As a bi-racial person, I find this social conversation fascinating and unsettling and bitter-sweetly long overdue. When I was a teenager (after a peculiar childhood during which I encountered several extraordinary instances of entrenched racism), I believed I was put on this earth to be a communicator and a conciliator, to represent the positive aspects of Ultimate Integration and hopefully to articulate the merger of races, to show that in blending there is unity. But except for writing a college sociology paper on “The History of the American Mulatto” (imagine my chagrin when I discovered that mulatto, the only word that describes exactly what I am, is considered a derogatory term), I never did write about race in any meaningful/extensive way – and still haven’t.

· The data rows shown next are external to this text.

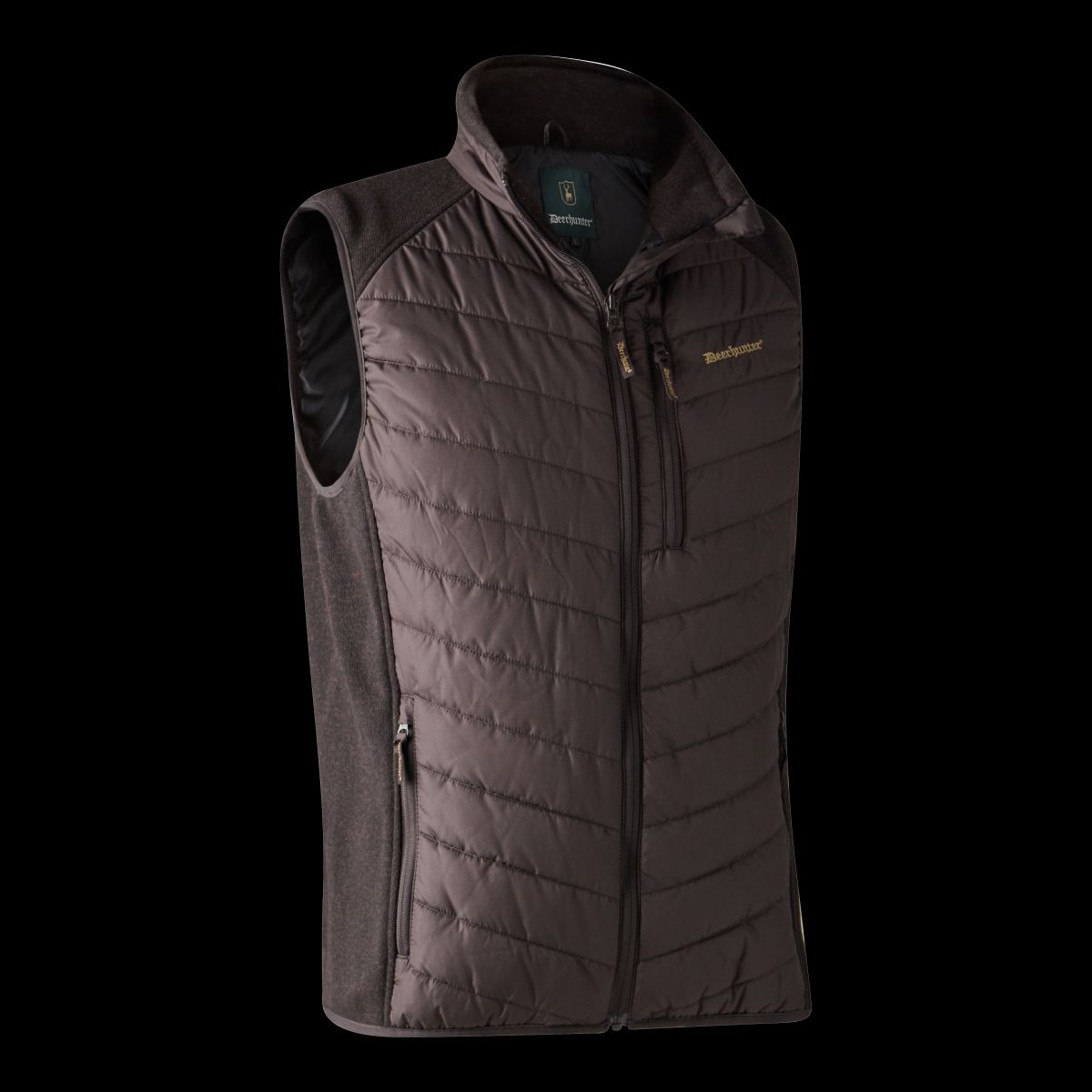 Deerhunter Moor Vatteret Vest med strik Dark Prune 3XL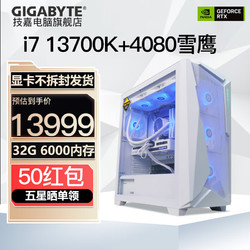 GIGABYTE 技嘉 十三代 i7 13700KF臺式電競高端游戲發燒設計渲染DIY ：13700KF+RTX4080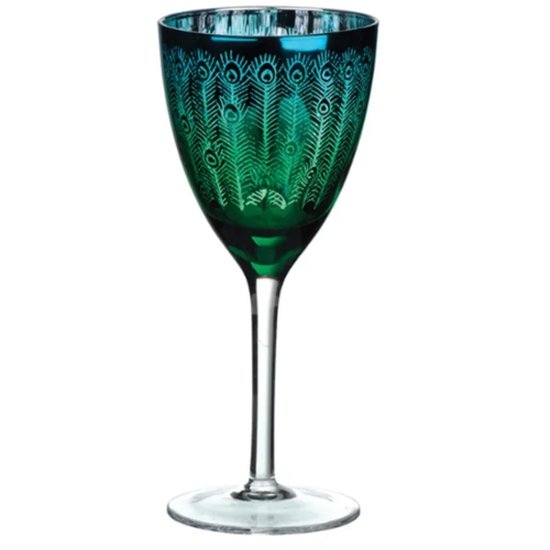Artland Peacock Wine Glass Set Of 2 - Cafe Supply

Early on, I realized I was very racially confused and didn’t know what I wanted to say about race, except that I could have done without the whole dilemma – but I didn’t care to admit that politically embarrassing fact. The difference between bi-racial and black always comes down to appearance, regardless of one’s experience. Barack Obama heartily acknowledges his mixed heritage, but he identifies as African American because that’s how he looks. Identifying as bi-racial is, one might say, an elite privilege only enjoyed by bi-racial people who look white – as I do. It was in my teens that I started describing myself as Beige or Gray or Mulatto (linguistic convention be damned); we didn’t yet have the terms bi-racial or mixed race. Indeed, there was little language or daily example for me to connect with when I was young. In the late 1950s and early 1960s, racial intermarriage was still illegal in many states and, in any case, was an extremely rare occurrence.

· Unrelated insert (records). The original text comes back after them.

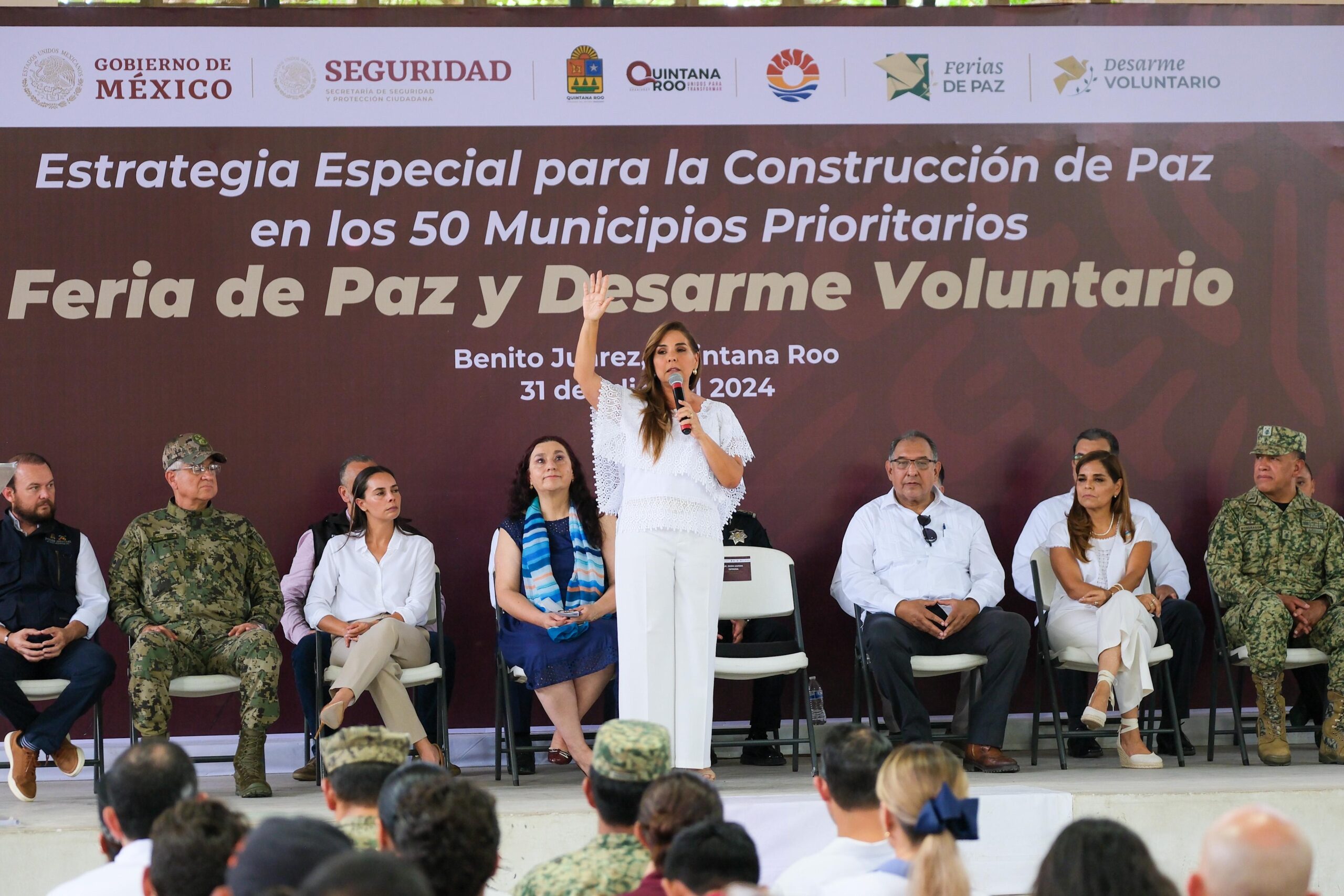 Inaugura Mara Lezama Feria de Paz y Desarme Voluntario en Villas Otoch Paraíso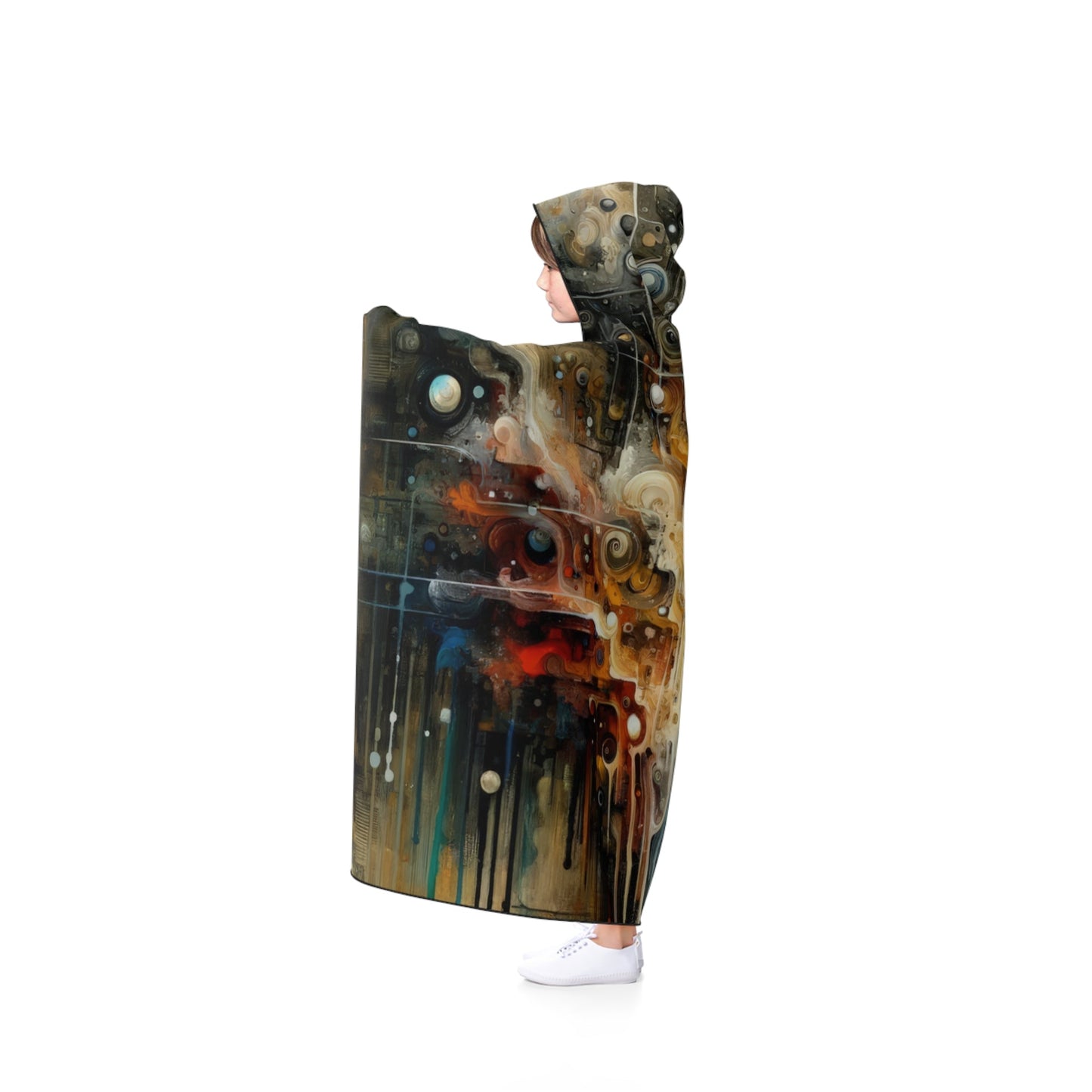 Integral Stewardship Abstract Hooded Blanket - ATUH.ART
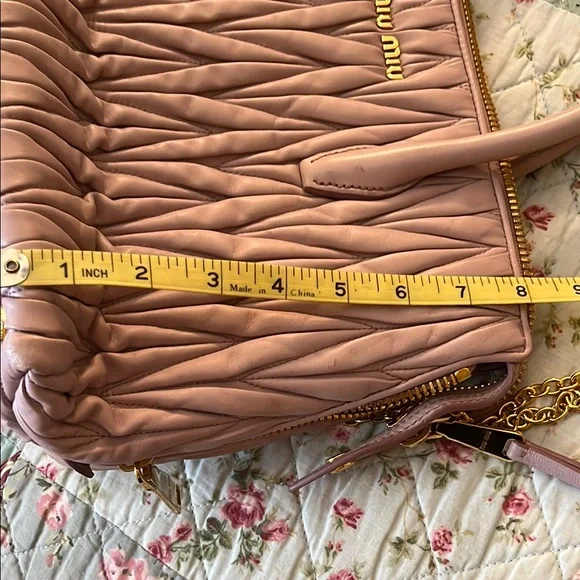 MIU MIU PINK QUILTED BAG EUC - Picture 15 of 16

To this day, it frankly surprises me whenever black people genuinely like white people. It’s also hard for me to believe that white people ever really accept blacks as just Other Regular Folks. Whenever white people use the term African American (a term I dislike, but that’s another post…), I think they must feel pressured into doing so; it rings forced and false. It’s been my experience that most people generally prefer to “stick to their own kind” – in social circles and on the job. Now, with Barack Obama, it remains to be seen what’s been racially transcended or not. He’s probably not black enough for some black people – and probably a little too black for many whites. But perhaps the future I once imagined, one in which races blur and important human qualities hold sway, is finally upon us. Wow, do you think we’re really about to become color-blind?